■ **Prompt**: Update the data below by replacing "white uniform trousers" with "white dress trousers" wherever it occurs, leaving everything else unchanged.

** START Data to process **

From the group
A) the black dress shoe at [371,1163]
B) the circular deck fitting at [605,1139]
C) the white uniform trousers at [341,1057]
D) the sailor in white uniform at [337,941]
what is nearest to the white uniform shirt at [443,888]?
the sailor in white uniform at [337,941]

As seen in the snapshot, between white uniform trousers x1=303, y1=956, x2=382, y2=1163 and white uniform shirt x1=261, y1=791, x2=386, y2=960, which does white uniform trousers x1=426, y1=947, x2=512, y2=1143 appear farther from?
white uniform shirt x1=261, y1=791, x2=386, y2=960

** END Data to process **

■ **Task result**:
From the group
A) the black dress shoe at [371,1163]
B) the circular deck fitting at [605,1139]
C) the white dress trousers at [341,1057]
D) the sailor in white uniform at [337,941]
what is nearest to the white uniform shirt at [443,888]?
the sailor in white uniform at [337,941]

As seen in the snapshot, between white dress trousers x1=303, y1=956, x2=382, y2=1163 and white uniform shirt x1=261, y1=791, x2=386, y2=960, which does white dress trousers x1=426, y1=947, x2=512, y2=1143 appear farther from?
white uniform shirt x1=261, y1=791, x2=386, y2=960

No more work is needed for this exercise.